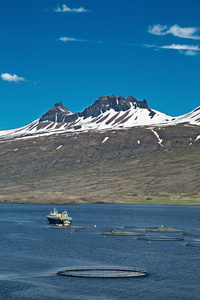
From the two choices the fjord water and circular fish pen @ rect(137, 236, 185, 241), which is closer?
the fjord water

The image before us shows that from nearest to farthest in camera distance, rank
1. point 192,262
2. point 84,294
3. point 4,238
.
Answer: point 84,294 → point 192,262 → point 4,238

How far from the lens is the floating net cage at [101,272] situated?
93550 millimetres

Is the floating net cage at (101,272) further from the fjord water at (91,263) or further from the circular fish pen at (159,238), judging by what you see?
the circular fish pen at (159,238)

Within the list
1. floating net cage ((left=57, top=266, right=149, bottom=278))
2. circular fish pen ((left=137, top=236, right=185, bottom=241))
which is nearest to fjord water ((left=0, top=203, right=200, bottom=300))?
floating net cage ((left=57, top=266, right=149, bottom=278))

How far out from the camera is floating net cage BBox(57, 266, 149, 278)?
93550 millimetres

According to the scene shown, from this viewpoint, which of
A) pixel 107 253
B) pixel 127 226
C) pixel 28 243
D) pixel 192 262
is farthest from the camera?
pixel 127 226

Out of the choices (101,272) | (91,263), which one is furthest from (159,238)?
(101,272)

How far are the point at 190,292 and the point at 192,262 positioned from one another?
27.9 metres

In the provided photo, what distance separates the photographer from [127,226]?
198 metres

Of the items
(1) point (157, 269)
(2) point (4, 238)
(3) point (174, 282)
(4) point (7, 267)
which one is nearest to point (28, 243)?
(2) point (4, 238)

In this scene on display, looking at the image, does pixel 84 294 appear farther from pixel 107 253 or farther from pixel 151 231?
pixel 151 231

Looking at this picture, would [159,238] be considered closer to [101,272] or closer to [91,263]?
[91,263]

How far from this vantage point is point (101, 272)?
96938 mm

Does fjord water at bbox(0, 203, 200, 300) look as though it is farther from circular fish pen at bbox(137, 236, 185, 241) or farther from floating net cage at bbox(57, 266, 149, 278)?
circular fish pen at bbox(137, 236, 185, 241)
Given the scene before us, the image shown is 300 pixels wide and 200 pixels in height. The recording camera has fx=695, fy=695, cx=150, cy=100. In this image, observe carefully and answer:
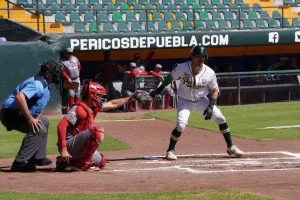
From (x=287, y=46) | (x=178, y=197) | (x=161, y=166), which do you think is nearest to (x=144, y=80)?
(x=287, y=46)

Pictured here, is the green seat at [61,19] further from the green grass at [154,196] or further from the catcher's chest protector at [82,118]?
the green grass at [154,196]

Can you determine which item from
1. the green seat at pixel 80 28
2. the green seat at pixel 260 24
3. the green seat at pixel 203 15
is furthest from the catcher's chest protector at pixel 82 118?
the green seat at pixel 260 24

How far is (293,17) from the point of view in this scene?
23672 millimetres

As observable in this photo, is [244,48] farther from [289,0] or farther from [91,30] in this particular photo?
[91,30]

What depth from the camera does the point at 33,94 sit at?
830 cm

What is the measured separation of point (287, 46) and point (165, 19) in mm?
4604

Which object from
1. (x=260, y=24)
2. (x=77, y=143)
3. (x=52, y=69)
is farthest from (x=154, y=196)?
(x=260, y=24)

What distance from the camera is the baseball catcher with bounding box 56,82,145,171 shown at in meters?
8.12

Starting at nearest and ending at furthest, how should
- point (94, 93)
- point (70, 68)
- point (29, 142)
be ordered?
1. point (94, 93)
2. point (29, 142)
3. point (70, 68)

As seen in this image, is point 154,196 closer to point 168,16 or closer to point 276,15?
point 168,16

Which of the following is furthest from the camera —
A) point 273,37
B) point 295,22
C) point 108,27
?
point 295,22

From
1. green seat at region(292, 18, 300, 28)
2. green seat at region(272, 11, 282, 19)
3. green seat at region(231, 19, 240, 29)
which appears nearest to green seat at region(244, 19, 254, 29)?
green seat at region(231, 19, 240, 29)

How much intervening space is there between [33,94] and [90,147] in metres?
0.93

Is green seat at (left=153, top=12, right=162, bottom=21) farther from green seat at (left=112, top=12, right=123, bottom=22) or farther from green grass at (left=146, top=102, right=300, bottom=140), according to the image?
green grass at (left=146, top=102, right=300, bottom=140)
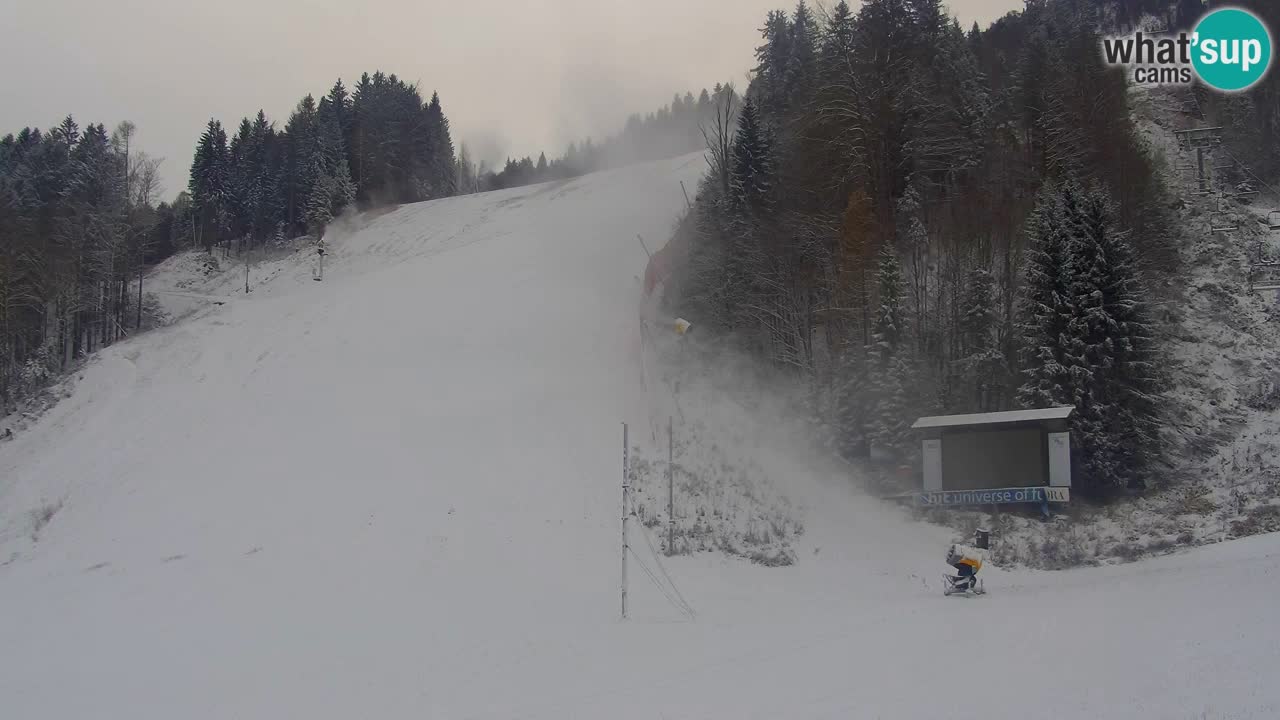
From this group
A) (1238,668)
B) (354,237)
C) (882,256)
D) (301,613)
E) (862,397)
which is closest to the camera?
(1238,668)

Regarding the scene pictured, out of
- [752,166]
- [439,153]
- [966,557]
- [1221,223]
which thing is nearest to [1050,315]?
[966,557]

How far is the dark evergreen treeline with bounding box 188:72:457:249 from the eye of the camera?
78.5 meters

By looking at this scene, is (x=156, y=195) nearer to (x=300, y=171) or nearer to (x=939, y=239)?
(x=300, y=171)

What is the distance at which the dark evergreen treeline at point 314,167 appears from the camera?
258 ft

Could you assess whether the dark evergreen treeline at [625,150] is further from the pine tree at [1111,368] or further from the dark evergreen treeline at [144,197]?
the pine tree at [1111,368]

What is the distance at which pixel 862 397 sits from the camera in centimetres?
3095

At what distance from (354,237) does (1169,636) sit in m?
71.0

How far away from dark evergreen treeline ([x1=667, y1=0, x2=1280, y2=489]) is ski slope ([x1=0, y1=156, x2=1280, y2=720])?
538cm

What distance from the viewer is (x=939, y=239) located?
117ft

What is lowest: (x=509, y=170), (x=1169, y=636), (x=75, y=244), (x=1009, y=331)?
(x=1169, y=636)

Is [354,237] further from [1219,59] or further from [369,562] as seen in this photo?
[1219,59]

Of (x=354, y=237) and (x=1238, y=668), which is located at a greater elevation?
(x=354, y=237)

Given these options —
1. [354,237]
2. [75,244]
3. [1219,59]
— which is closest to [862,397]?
[1219,59]

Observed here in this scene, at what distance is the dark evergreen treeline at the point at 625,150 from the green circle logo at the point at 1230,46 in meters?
53.1
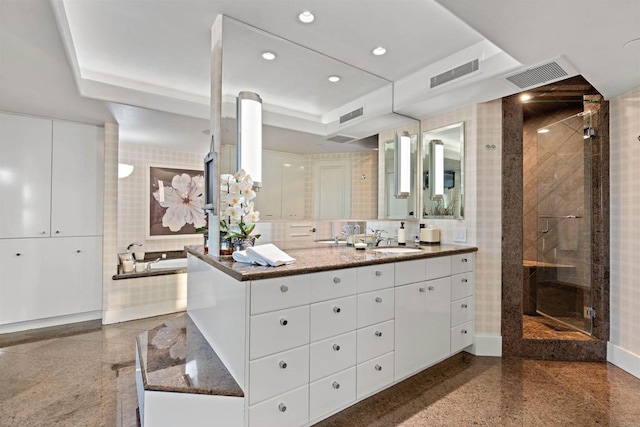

→ Do this
Copy out every line above that contains the word "fjord".

→ Complete answer
From the two choices the fjord water and circular fish pen @ rect(137, 236, 185, 241), which is closer?
the fjord water
Is the floating net cage at (101,272) further from the fjord water at (91,263) or further from the circular fish pen at (159,238), judging by what you see?
which is nearest to fjord water ((left=0, top=203, right=200, bottom=300))?
Does fjord water at bbox(0, 203, 200, 300) look as though it is farther from circular fish pen at bbox(137, 236, 185, 241) or farther from floating net cage at bbox(57, 266, 149, 278)?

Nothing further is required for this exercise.